One of the panels — Cultural Landscapes and Sacred Sites Protection — discussed the upcoming development of the Buc-ee’s. Kam Watkins, Indigenous organizer of 7 Directions and member of the Occaneechi-Saponi Tribe, was one of the panelists.

“We all have blood on the soil. We have tears dropped on the soil, and to just bypass it, and to and to not take thought, take heed into everything that's been going on is very detrimental, because they don't want us here, to be recognized,” Watkins said during the panel. “They don't want to understand us at all.”

Cavalier-Keck, 7 Directions co-founder and moderator of the panel, brought up the UPS and Amazon warehouses already in the city.

“Of course, our greedy town of Mebane was like, ‘Our motto is positively charming,’ but it's not really positively charming,” Cavalier-Keck said during the panel. “Those mega warehouses where they built all of these things is right smack-dab on the drag trail.”

Cavalier-Keck also recalled the Mebane City Council meeting when they voted on the development in January 2024, when one of the council members asked, “Why do you care now?”

“They did this whole dog and pony show knowing that they were going to vote yes for it,” Cavalier-Keck said. “Just why do you even have a comment period if you already made your mind up? That really just pissed me off.”

Cavalier-Keck also had a similar reaction to a new Target being built along Trollingwood-Hawfield Road, which will open in 2026. 

“My God, do we need any more crap in the city? Like, I'm not against development, but they are building right on our section, right?” Cavalier-Keck said. “Put it somewhere else.”

With nearly 2,000 people moving to the city from 2020 to 2023, Mebane is the fastest growing city in the Triad — an increase of 10% — according to the U.S. Census

Mebane mayor Ed Hooks declined an interview with Elon News Network but said in a statement that the claims of Native American history were false. 
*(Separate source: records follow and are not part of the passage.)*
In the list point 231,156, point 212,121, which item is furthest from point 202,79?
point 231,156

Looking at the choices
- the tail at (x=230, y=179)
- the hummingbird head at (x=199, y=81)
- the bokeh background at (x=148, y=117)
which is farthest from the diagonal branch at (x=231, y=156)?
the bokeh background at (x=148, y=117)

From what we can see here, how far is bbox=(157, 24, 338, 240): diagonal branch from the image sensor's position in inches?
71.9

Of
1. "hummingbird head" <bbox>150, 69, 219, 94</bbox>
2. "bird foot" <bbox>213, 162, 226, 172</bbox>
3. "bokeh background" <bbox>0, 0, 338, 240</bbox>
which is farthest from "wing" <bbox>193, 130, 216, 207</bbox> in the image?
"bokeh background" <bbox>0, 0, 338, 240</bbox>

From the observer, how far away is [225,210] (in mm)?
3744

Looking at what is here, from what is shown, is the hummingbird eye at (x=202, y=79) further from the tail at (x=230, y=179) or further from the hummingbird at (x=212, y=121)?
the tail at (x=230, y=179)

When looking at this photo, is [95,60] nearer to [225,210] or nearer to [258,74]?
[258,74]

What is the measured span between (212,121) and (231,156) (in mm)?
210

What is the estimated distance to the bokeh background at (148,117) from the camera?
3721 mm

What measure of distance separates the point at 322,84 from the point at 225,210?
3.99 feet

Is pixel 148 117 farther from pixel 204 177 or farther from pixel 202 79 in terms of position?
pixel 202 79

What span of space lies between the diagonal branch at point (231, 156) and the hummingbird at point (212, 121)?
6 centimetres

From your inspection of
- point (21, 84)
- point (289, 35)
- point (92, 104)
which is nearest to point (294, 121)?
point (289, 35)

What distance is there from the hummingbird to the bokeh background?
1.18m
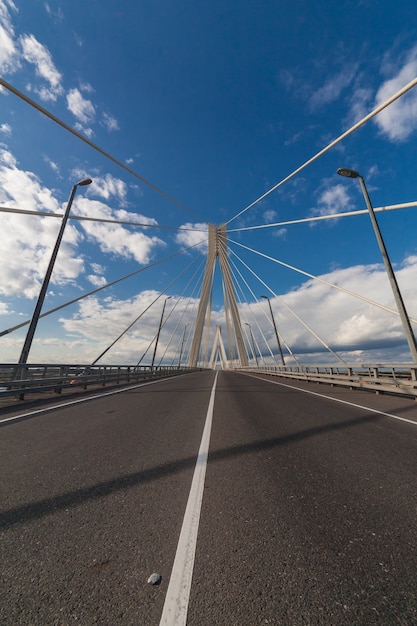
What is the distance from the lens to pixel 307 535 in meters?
2.43

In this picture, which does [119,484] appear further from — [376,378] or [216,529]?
[376,378]

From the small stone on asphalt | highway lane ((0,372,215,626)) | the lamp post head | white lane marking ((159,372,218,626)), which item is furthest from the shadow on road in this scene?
the lamp post head

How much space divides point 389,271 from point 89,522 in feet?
44.1

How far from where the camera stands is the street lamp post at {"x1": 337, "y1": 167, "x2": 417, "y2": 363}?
37.4ft

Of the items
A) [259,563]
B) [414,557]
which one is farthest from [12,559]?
[414,557]

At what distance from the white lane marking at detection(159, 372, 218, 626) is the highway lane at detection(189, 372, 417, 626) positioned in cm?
6

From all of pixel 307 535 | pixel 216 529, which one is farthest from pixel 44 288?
pixel 307 535

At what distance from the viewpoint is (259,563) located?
207cm

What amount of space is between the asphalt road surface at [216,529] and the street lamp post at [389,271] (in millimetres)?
7447

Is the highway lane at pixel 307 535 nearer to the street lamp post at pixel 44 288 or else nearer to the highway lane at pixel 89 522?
the highway lane at pixel 89 522

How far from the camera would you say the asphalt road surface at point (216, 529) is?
1706 mm

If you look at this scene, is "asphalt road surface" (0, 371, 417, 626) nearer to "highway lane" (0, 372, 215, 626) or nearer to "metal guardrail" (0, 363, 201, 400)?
"highway lane" (0, 372, 215, 626)

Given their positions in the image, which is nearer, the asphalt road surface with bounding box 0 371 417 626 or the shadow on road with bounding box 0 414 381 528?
the asphalt road surface with bounding box 0 371 417 626

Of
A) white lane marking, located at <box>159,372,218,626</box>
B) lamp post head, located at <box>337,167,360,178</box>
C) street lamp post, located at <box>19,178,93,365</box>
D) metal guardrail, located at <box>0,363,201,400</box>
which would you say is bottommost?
white lane marking, located at <box>159,372,218,626</box>
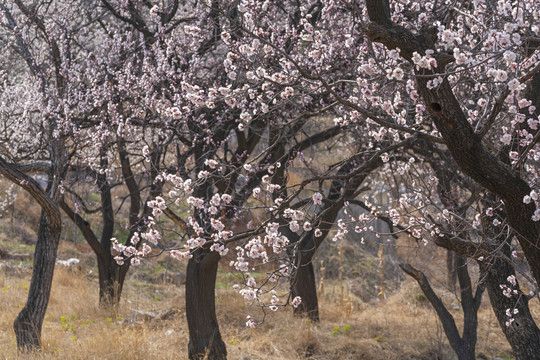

“The topic about the land came up during the meeting with no facts, or proof that it existed. The developer had researched with the state and feds to see if this indeed a fact,” Hooks wrote. “It was interesting they did not show up months earlier when we initially approved the land as industrial with 3 large industrial buildings.”

Abigail Hobbs | Elon News Network
Audience watches the Southeastern Indigenous Coalition Environmental Conference on March 7 at the Rockingham Community College.

Next steps

Construction for Buc-ee’s will begin in the coming weeks and will take about 18 months to finish, opening in early 2027, according to Hooks. Originally, the gas station was set to open in 2025 but was delayed due to road construction that will accommodate more traffic. The road construction project will cost about $38.7 million, and Buc-ee’s will pay $10 million of that cost. 

Abigail Hobbs | Elon News Network
View of I-40 at the development site of Buc-ee’s, located at 1425 Trollingwood-Hawfields Road.

The station will hire about 225 employees with wages starting at $18 per hour, according to the presentation shown at the January 2024 Mebane City Council meeting. Buc-ee’s could add an estimated 1,000 to 1,500 additional vehicles through Trollingwood-Hawfields Road on weekdays and 2,300 on Saturdays.

Beverly Payne of the Occaneechi Band of the Saponi Nation encourages people to continue to speak out but be conscious about it.

“It looks bleak unless our people stand up, unless needed people stand up and stand out,” Payne said. “We just have to be smart.”